═════ Passage for review ═════

What is Figma?

Figma is a browser-based design platform used to create and collaborate on digital product design. Designers use it to build everything from rough wireframes to polished high-fidelity mockups, interactive prototypes, and shared component libraries. Because it runs in the browser and syncs in real time, multiple people can work in the same file at once, comment on designs, inspect specs, and view prototypes without needing separate applications.

Figma launched in 2016 and became the dominant tool in UI and UX design partly by solving a problem that desktop-first tools like Sketch and Adobe XD hadn't fully addressed: collaboration. When multiple people need to work on designs, give feedback, or inspect specs, a single cloud-based file that everyone accesses from the same URL removes most of the friction that version control, file sharing, and export workflows create.

For product teams, Figma has become the primary environment where design work happens, gets reviewed, and connects to engineering.

Who uses Figma and what do they use it for?

Figma is used across multiple product team roles, not only by designers.

Designers use it for the full design workflow: sketching concepts, building component libraries, creating high-fidelity screens, and wiring up prototypes that simulate user flows. The ability to build and maintain a shared design system within Figma, where changes to a component propagate to every screen that uses it, is one of its most significant productivity advantages.

Engineers use Figma's Dev Mode to inspect the specifications of any element in a design: dimensions, spacing, colors, font properties, and exported assets. This replaces the manual process of annotating designs with specs or using separate handoff tools. With Figma's Code Connect feature and MCP server integration, engineers can also access design system context directly within their code editors, narrowing the gap between what's designed and what gets built.

Product managers use Figma to participate in design reviews, leave comments on flows, compare options, and experience prototypes before features are built. Figma's view and comment seats mean stakeholders can participate in design conversations without needing a full design license.

FigJam, Figma's collaborative whiteboard tool, extends the platform's reach into earlier-stage activities: brainstorming, user journey mapping, retrospectives, and workshop facilitation.

How does Figma support design systems?

Design system management is one of the areas where Figma provides the most structural value.

  • A design system in Figma is built from shared libraries of components, variables (design tokens for colors, typography, spacing, and other values), and text styles. When a team publishes a library and other files subscribe to it, updates to library components and variables propagate to every file that uses them. A change to the primary button style applies across the entire product immediately, rather than requiring each screen to be manually updated.
  • Variables are Figma's implementation of design tokens. They allow teams to define color, spacing, and typography values once and reference them across all components and screens. Variable modes enable light and dark theme switching, as well as multi-brand support, where a single component library can resolve to different visual values depending on the active theme or brand.
  • Extended collections, introduced in 2025, allow teams with multiple brands to maintain a core design system that individual brand teams can extend with their own overrides, while still inheriting changes made to the parent system. This makes multi-brand design system management significantly more tractable for larger organizations.

How has Figma been evolving lately?

Figma has been expanding from a design tool into a broader product development platform, with AI-powered capabilities at the center of its recent evolution.

═════

• [What to work on]
1) Quote the Figma overview exactly, from "For product teams, Figma" to "significant productivity advantages.".
2) Continue the Figma overview from where it stops.

═════ Data section ═════

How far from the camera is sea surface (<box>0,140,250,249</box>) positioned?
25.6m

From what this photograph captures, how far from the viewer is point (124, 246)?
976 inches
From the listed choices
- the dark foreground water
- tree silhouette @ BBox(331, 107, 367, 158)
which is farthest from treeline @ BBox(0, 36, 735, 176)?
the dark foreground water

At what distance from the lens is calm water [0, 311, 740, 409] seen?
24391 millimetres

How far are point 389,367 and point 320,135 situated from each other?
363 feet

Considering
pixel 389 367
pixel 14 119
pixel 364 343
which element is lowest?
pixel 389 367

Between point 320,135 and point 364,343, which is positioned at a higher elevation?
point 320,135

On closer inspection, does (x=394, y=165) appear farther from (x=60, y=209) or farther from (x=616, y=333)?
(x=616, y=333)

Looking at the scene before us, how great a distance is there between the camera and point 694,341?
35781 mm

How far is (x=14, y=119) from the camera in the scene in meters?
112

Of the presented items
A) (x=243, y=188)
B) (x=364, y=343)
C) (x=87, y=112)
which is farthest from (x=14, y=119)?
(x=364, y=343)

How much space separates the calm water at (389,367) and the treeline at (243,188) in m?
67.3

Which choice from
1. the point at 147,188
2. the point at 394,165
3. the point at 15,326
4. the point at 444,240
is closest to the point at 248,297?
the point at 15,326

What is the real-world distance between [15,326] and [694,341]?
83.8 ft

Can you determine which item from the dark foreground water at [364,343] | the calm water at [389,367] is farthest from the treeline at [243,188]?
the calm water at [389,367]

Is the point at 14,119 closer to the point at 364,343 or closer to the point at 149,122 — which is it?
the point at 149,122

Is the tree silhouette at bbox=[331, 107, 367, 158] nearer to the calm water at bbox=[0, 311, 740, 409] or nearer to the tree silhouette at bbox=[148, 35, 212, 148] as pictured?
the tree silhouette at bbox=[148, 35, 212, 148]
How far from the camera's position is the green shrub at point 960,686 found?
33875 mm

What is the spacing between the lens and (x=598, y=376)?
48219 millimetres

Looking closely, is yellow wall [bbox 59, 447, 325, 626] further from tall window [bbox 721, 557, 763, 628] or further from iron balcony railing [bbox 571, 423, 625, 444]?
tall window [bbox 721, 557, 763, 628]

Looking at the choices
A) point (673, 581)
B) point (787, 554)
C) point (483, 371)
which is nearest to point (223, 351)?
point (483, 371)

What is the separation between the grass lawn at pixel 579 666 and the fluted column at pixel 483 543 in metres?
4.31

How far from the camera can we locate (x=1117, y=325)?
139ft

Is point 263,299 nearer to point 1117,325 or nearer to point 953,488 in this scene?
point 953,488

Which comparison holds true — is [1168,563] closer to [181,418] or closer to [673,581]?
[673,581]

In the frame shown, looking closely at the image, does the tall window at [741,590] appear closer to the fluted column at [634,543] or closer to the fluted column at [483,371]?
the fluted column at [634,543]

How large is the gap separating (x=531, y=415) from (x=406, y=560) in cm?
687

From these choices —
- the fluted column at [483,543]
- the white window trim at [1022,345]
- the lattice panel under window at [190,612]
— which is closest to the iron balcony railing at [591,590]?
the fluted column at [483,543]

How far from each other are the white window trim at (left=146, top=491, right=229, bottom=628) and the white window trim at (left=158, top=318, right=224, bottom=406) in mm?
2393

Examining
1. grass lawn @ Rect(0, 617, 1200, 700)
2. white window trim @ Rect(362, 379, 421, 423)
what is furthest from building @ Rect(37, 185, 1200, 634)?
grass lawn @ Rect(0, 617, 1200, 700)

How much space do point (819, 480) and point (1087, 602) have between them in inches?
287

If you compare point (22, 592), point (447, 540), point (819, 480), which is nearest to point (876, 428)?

═════

• [Response list]
1)
For product teams, Figma has become the primary environment where design work happens, gets reviewed, and connects to engineering.

Who uses Figma and what do they use it for?

Figma is used across multiple product team roles, not only by designers.

Designers use it for the full design workflow: sketching concepts, building component libraries, creating high-fidelity screens, and wiring up prototypes that simulate user flows. The ability to build and maintain a shared design system within Figma, where changes to a component propagate to every screen that uses it, is one of its most significant productivity advantages.

2)
  • Figma Make, launched at Config 2025, is an AI-powered prompt-to-app tool that turns written descriptions or existing Figma designs into working, interactive prototypes or functional web apps. Teams can bring their production React component libraries into Figma Make, generating prototypes that use the same components as the production codebase rather than design approximations. This collapses the distinction between prototype and implementation for many early-stage exploration use cases.
  • Figma Sites allows designers to build and publish actual websites directly from within Figma, including responsive layouts, interactive elements, and CMS-managed content. Figma Buzz serves brand and marketing teams generating visual assets at scale from designer-created templates, with AI-assisted image generation and batch production.
  • Figma's MCP server allows AI-powered code editors like Cursor and Claude Code to access Figma design context directly, enabling engineers to generate code that references the actual design system components and specifications rather than approximating them from inspection.
  • Figma's 2025 AI report found that 85% of designers and developers believe learning to work with AI will be essential to their future success, and 33% are already using AI within Figma to generate design assets.[1] The broader trajectory is toward a platform where the line between designing, prototyping, and building has been significantly narrowed.

How does Figma compare to other design tools?

Figma's main differentiator has consistently been real-time collaboration and cloud-based access, but its competitive position has evolved as the tool has expanded.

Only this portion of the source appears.